• How to complete this task: In the records, give everything from the line containing "Rosan Črna armatura" down to the line containing "100 PCS Blue" again with "Dustproof" swapped for "Dust-resistant" and all else unchanged. Leave the pictures out of your answer.

• Dataset records:

=== Section Start ===

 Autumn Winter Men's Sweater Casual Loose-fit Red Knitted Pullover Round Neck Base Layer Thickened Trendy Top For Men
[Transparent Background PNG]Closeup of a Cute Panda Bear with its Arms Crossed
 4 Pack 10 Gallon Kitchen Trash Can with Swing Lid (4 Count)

=== Section End ===
=== Section Start ===

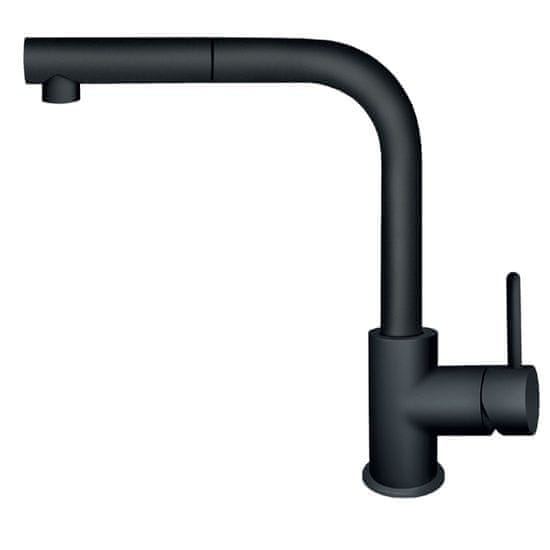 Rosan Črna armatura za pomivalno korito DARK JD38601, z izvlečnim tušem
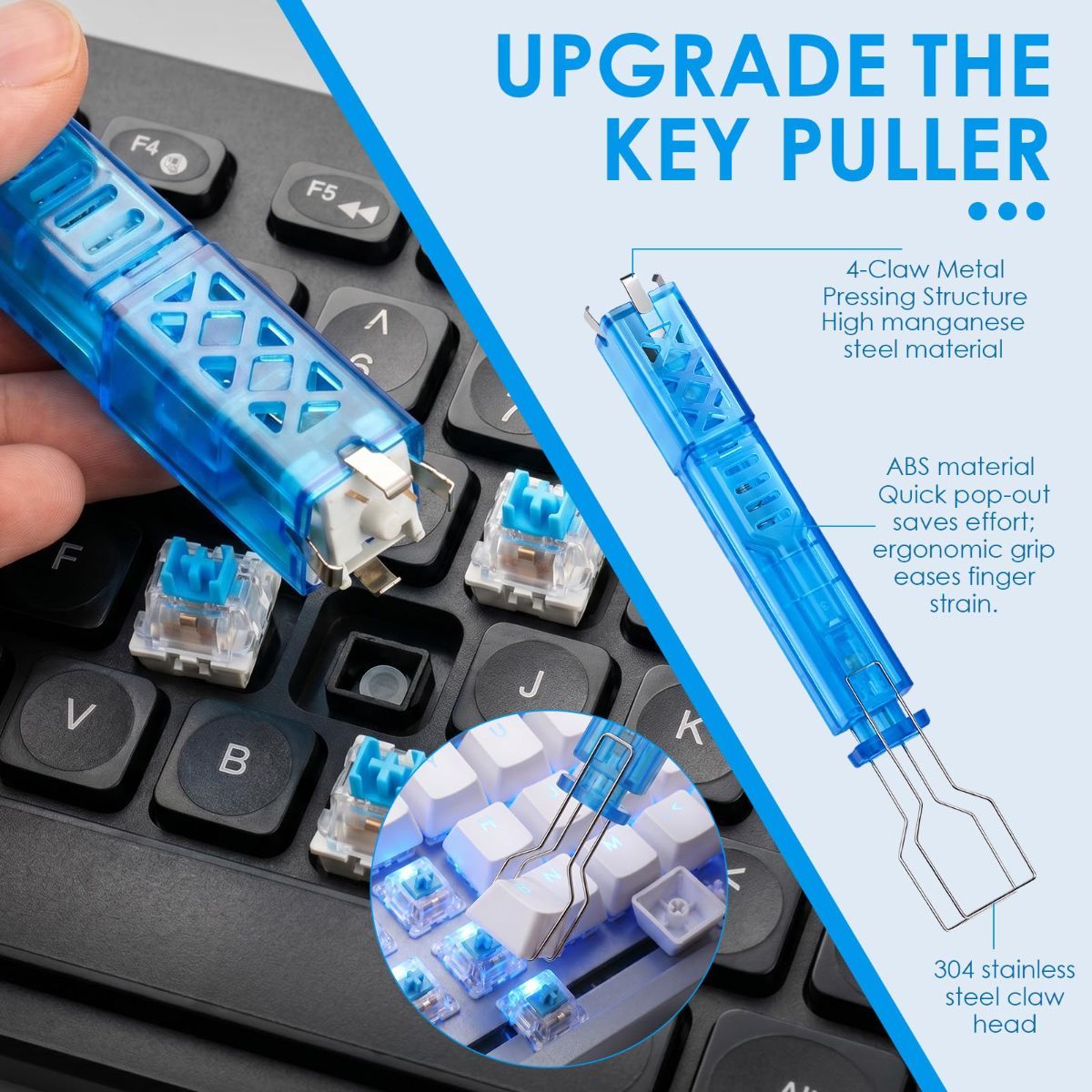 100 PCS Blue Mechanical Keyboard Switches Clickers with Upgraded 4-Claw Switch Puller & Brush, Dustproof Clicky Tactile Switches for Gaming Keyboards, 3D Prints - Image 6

=== Section End ===

• Reply to the task:
 Rosan Črna armatura za pomivalno korito DARK JD38601, z izvlečnim tušem
 100 PCS Blue Mechanical Keyboard Switches Clickers with Upgraded 4-Claw Switch Puller & Brush, Dust-resistant Clicky Tactile Switches for Gaming Keyboards, 3D Prints - Image 6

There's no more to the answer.